→ **What this task involves**
Everything in the listing except the pictures should be written out exactly.

→ **Working data**
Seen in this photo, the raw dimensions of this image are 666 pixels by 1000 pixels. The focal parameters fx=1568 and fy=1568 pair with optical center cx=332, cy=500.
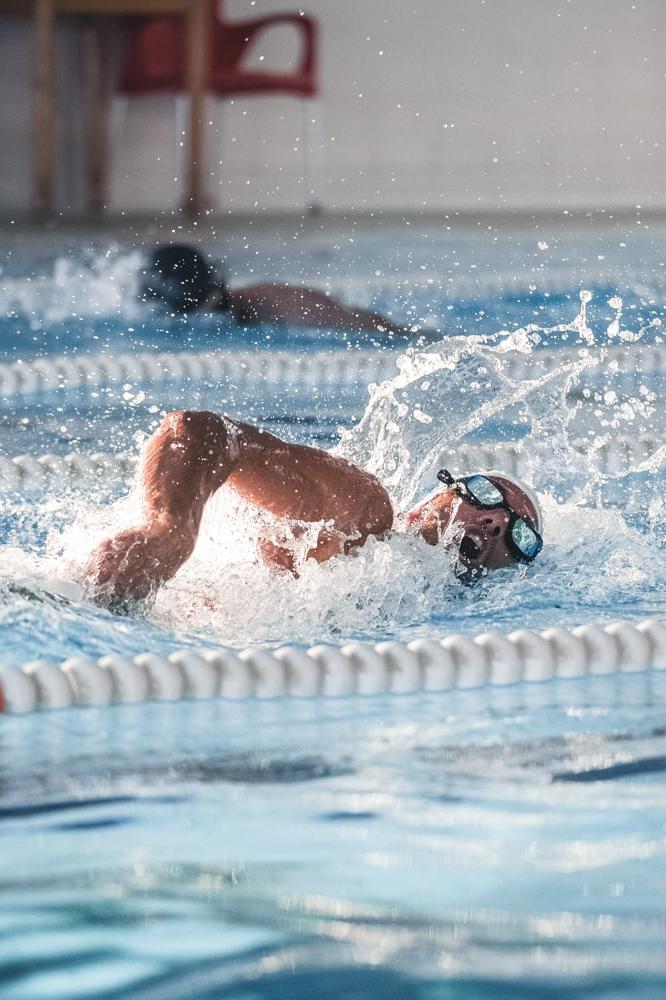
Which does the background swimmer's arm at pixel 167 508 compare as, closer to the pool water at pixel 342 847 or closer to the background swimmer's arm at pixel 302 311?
the pool water at pixel 342 847

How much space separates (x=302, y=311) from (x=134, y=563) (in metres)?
3.45

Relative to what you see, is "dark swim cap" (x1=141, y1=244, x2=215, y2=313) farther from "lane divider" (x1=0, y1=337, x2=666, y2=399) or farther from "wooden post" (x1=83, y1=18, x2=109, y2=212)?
"wooden post" (x1=83, y1=18, x2=109, y2=212)

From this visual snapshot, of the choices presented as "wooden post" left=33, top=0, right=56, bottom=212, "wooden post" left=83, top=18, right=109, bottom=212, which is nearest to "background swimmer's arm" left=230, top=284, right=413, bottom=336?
"wooden post" left=33, top=0, right=56, bottom=212

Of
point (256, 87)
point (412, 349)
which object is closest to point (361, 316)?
point (412, 349)

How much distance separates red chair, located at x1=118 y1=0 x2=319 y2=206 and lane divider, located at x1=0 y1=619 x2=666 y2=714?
250 inches

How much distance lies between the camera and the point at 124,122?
9.13 metres

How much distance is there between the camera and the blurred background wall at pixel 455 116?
9.42m

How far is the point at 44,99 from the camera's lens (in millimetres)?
8062

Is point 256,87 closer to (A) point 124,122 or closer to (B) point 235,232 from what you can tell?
(B) point 235,232

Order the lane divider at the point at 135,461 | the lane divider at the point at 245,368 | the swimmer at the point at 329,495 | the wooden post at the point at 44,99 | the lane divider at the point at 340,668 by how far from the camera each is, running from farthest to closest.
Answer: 1. the wooden post at the point at 44,99
2. the lane divider at the point at 245,368
3. the lane divider at the point at 135,461
4. the swimmer at the point at 329,495
5. the lane divider at the point at 340,668

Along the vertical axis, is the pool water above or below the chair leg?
below

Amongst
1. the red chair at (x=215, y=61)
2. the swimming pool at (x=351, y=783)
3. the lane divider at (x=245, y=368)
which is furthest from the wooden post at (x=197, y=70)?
the swimming pool at (x=351, y=783)

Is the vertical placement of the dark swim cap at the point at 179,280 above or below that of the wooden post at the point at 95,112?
below

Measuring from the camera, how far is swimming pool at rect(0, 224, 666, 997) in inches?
51.1
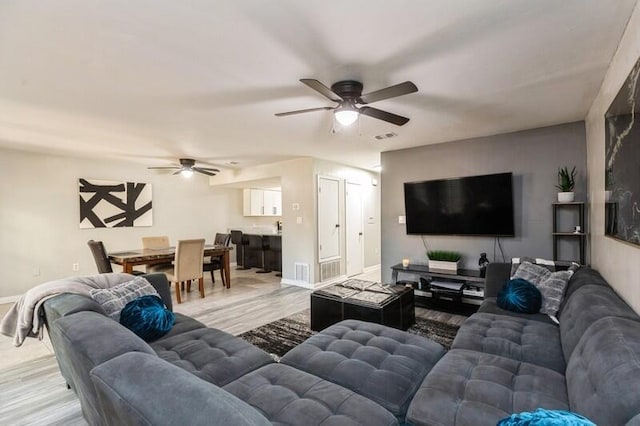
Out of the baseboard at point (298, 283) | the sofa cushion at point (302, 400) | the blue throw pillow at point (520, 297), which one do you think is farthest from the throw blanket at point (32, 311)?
the baseboard at point (298, 283)

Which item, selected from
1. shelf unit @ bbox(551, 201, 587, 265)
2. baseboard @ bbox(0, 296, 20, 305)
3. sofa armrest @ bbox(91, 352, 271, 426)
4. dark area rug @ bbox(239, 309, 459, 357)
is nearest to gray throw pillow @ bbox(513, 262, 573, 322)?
dark area rug @ bbox(239, 309, 459, 357)

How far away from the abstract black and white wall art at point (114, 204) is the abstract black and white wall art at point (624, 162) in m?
6.88

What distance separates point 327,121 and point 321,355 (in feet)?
8.09

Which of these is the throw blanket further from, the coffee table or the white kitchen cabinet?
the white kitchen cabinet

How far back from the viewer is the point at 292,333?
10.8 feet

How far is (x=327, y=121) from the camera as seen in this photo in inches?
133

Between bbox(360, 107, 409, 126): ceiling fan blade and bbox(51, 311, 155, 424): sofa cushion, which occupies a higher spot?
bbox(360, 107, 409, 126): ceiling fan blade

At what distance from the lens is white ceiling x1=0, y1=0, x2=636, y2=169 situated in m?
1.61

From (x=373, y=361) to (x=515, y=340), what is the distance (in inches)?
39.4

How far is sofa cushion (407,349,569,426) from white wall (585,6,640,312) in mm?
753

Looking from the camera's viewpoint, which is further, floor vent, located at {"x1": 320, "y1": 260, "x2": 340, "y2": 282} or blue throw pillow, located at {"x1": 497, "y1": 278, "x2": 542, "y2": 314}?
floor vent, located at {"x1": 320, "y1": 260, "x2": 340, "y2": 282}

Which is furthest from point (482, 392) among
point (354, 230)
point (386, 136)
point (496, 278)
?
point (354, 230)

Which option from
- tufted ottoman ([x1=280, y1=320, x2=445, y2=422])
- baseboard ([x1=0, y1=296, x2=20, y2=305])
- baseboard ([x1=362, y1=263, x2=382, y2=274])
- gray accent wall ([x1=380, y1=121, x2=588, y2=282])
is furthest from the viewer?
baseboard ([x1=362, y1=263, x2=382, y2=274])

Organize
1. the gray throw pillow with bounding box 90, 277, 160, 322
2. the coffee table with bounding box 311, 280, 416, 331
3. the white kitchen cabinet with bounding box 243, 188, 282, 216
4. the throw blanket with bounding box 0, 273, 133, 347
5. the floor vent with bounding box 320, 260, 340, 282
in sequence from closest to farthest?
1. the throw blanket with bounding box 0, 273, 133, 347
2. the gray throw pillow with bounding box 90, 277, 160, 322
3. the coffee table with bounding box 311, 280, 416, 331
4. the floor vent with bounding box 320, 260, 340, 282
5. the white kitchen cabinet with bounding box 243, 188, 282, 216
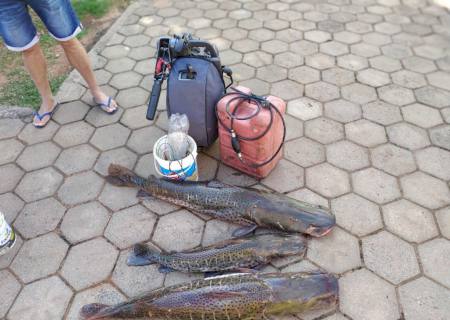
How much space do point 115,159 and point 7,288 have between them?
148 centimetres

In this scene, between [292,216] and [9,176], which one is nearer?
[292,216]

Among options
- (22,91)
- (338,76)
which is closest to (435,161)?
(338,76)

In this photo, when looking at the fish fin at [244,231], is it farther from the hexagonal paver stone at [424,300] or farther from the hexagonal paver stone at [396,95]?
the hexagonal paver stone at [396,95]

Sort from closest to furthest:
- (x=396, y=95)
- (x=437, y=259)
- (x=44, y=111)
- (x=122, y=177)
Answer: (x=437, y=259) → (x=122, y=177) → (x=44, y=111) → (x=396, y=95)

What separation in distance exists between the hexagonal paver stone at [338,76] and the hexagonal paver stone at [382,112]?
0.49 m

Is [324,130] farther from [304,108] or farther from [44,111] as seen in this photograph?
[44,111]

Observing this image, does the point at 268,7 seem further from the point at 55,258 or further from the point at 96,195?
the point at 55,258

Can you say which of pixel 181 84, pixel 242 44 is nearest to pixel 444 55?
pixel 242 44

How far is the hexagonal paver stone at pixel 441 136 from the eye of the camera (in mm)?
3877

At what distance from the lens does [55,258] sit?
314 centimetres

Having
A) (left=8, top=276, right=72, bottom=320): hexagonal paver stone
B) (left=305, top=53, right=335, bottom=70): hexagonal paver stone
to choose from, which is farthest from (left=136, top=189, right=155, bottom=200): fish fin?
(left=305, top=53, right=335, bottom=70): hexagonal paver stone

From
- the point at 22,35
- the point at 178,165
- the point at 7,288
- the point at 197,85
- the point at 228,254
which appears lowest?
the point at 7,288

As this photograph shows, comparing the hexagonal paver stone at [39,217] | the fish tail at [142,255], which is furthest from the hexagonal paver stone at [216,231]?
the hexagonal paver stone at [39,217]

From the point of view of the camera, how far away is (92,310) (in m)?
2.70
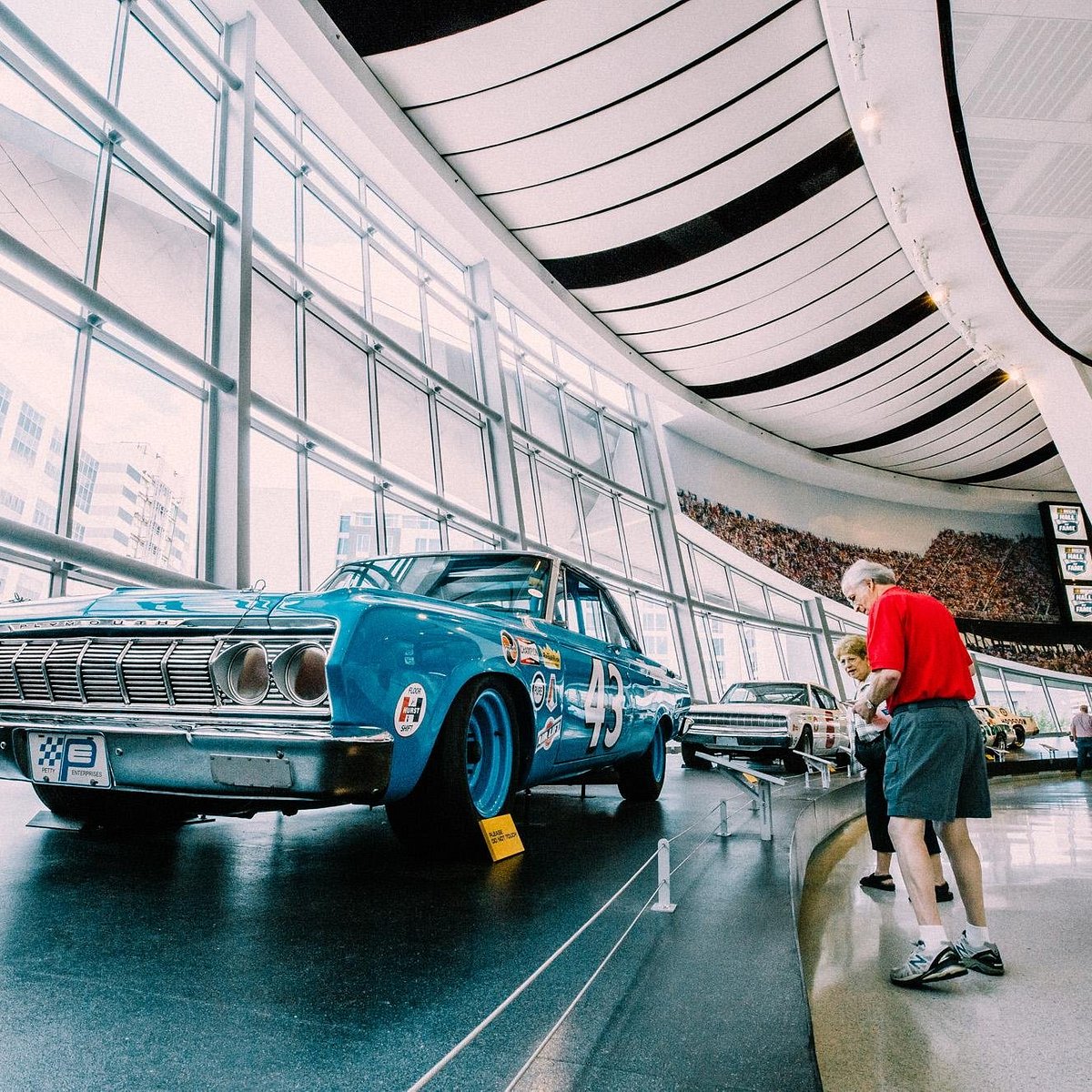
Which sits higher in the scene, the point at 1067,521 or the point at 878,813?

→ **Exercise response**
Seen in this photo, the raw dimensions of this image are 666 pixels by 1000 pixels. The focal parameters fx=1568 and fy=1568 pair with optical center cx=332, cy=500.
Which does the background swimmer's arm at pixel 167 508 compare as, closer to the pool water at pixel 342 847 or closer to the background swimmer's arm at pixel 302 311?
the pool water at pixel 342 847

How much space separates (x=302, y=311) from (x=134, y=563) (in metres)?
3.45

Relative to what you see, is "dark swim cap" (x1=141, y1=244, x2=215, y2=313) farther from "lane divider" (x1=0, y1=337, x2=666, y2=399) or farther from "wooden post" (x1=83, y1=18, x2=109, y2=212)?
"wooden post" (x1=83, y1=18, x2=109, y2=212)

From this visual snapshot, of the choices presented as "wooden post" left=33, top=0, right=56, bottom=212, "wooden post" left=83, top=18, right=109, bottom=212, which is nearest to "background swimmer's arm" left=230, top=284, right=413, bottom=336?
"wooden post" left=33, top=0, right=56, bottom=212

Of
point (256, 87)
point (412, 349)
which object is closest to point (361, 316)?
point (412, 349)

How much distance separates red chair, located at x1=118 y1=0 x2=319 y2=206 and lane divider, located at x1=0 y1=619 x2=666 y2=714?
250 inches

How much distance lies between the camera and the point at 124,122?
9.13 metres

How much distance is there between the camera and the blurred background wall at pixel 455 116?
9.42m

How far is the point at 44,99 from the camera's lens (in millimetres)?
8062

Is point 256,87 closer to (A) point 124,122 or closer to (B) point 235,232 from what you can tell?
(B) point 235,232

Order the lane divider at the point at 135,461 | the lane divider at the point at 245,368 | the swimmer at the point at 329,495 | the wooden post at the point at 44,99 | the lane divider at the point at 340,668 by how far from the camera each is, running from farthest to closest.
Answer: 1. the wooden post at the point at 44,99
2. the lane divider at the point at 245,368
3. the lane divider at the point at 135,461
4. the swimmer at the point at 329,495
5. the lane divider at the point at 340,668

Along the vertical axis, is the pool water above or below the chair leg?
below

Amongst
1. the red chair at (x=215, y=61)
2. the swimming pool at (x=351, y=783)
3. the lane divider at (x=245, y=368)
which is furthest from the wooden post at (x=197, y=70)?
the swimming pool at (x=351, y=783)

Is the vertical placement of the dark swim cap at the point at 179,280 above or below that of the wooden post at the point at 95,112?
below

Measuring from the camera, how far is swimming pool at rect(0, 224, 666, 997) in inches?
51.1
Out of the baseboard at point (298, 283) | the sofa cushion at point (302, 400) | the blue throw pillow at point (520, 297), which one do you think is farthest from the throw blanket at point (32, 311)?
the baseboard at point (298, 283)

Which item, selected from
1. shelf unit @ bbox(551, 201, 587, 265)
2. baseboard @ bbox(0, 296, 20, 305)
3. sofa armrest @ bbox(91, 352, 271, 426)
4. dark area rug @ bbox(239, 309, 459, 357)
is nearest to gray throw pillow @ bbox(513, 262, 573, 322)?
dark area rug @ bbox(239, 309, 459, 357)

How far away from the abstract black and white wall art at point (114, 204) is the abstract black and white wall art at point (624, 162) in m?
6.88

What distance separates point 327,121 and point 321,355 (in feet)?
8.09

Which of these is the throw blanket further from, the coffee table or the white kitchen cabinet?
the white kitchen cabinet

How far back from the viewer is the point at 292,333?
10.8 feet

How far is (x=327, y=121) from the camera as seen in this photo in inches?
133

Between bbox(360, 107, 409, 126): ceiling fan blade and bbox(51, 311, 155, 424): sofa cushion, which occupies a higher spot?
bbox(360, 107, 409, 126): ceiling fan blade

At what distance from the lens is white ceiling x1=0, y1=0, x2=636, y2=169 situated in m?
1.61

From (x=373, y=361) to (x=515, y=340), what is the distance (in inches)?
39.4

How far is sofa cushion (407,349,569,426) from white wall (585,6,640,312) in mm?
753

Looking from the camera's viewpoint, which is further, floor vent, located at {"x1": 320, "y1": 260, "x2": 340, "y2": 282} or blue throw pillow, located at {"x1": 497, "y1": 278, "x2": 542, "y2": 314}?
floor vent, located at {"x1": 320, "y1": 260, "x2": 340, "y2": 282}

Which is furthest from point (482, 392) among
point (354, 230)
point (386, 136)
point (496, 278)
?
point (354, 230)

Which option from
- tufted ottoman ([x1=280, y1=320, x2=445, y2=422])
- baseboard ([x1=0, y1=296, x2=20, y2=305])
- baseboard ([x1=362, y1=263, x2=382, y2=274])
- gray accent wall ([x1=380, y1=121, x2=588, y2=282])
is furthest from the viewer?
baseboard ([x1=362, y1=263, x2=382, y2=274])

Organize
1. the gray throw pillow with bounding box 90, 277, 160, 322
2. the coffee table with bounding box 311, 280, 416, 331
3. the white kitchen cabinet with bounding box 243, 188, 282, 216
4. the throw blanket with bounding box 0, 273, 133, 347
5. the floor vent with bounding box 320, 260, 340, 282
in sequence from closest to farthest?
1. the throw blanket with bounding box 0, 273, 133, 347
2. the gray throw pillow with bounding box 90, 277, 160, 322
3. the coffee table with bounding box 311, 280, 416, 331
4. the floor vent with bounding box 320, 260, 340, 282
5. the white kitchen cabinet with bounding box 243, 188, 282, 216
How much space do point 115,159 and point 7,288 have between them?
148 centimetres

In this scene, between [292,216] and [9,176], which one is nearer?
[292,216]

Among options
- (22,91)
- (338,76)
which is closest to (435,161)?
(338,76)

In this photo, when looking at the fish fin at [244,231], is it farther from the hexagonal paver stone at [424,300] or farther from the hexagonal paver stone at [396,95]?
the hexagonal paver stone at [396,95]

Sort from closest to furthest:
- (x=396, y=95)
- (x=437, y=259)
- (x=44, y=111)
- (x=122, y=177)
Answer: (x=437, y=259) → (x=122, y=177) → (x=44, y=111) → (x=396, y=95)

What separation in distance exists between the hexagonal paver stone at [338,76] and the hexagonal paver stone at [382,112]?
0.49 m

Is [324,130] farther from [304,108] or farther from [44,111] as seen in this photograph?
[44,111]

Observing this image, does the point at 268,7 seem further from the point at 55,258 or further from the point at 96,195?
the point at 55,258

Can you say which of pixel 181 84, pixel 242 44 is nearest to pixel 444 55?
pixel 242 44

How far is the hexagonal paver stone at pixel 441 136 from the eye of the camera (in mm)?
3877

At what distance from the lens does [55,258] sit?
314 centimetres

Having
A) (left=8, top=276, right=72, bottom=320): hexagonal paver stone
B) (left=305, top=53, right=335, bottom=70): hexagonal paver stone
to choose from, which is farthest from (left=136, top=189, right=155, bottom=200): fish fin?
(left=305, top=53, right=335, bottom=70): hexagonal paver stone

From
- the point at 22,35
- the point at 178,165
- the point at 7,288
- the point at 197,85
- the point at 228,254
which appears lowest?
the point at 7,288

As this photograph shows, comparing the hexagonal paver stone at [39,217] | the fish tail at [142,255], which is furthest from the hexagonal paver stone at [216,231]?
the hexagonal paver stone at [39,217]

From the point of view of the camera, how far away is (92,310) (in m)?
2.70
Which sits higher in the scene, the point at 1067,521 or the point at 878,813?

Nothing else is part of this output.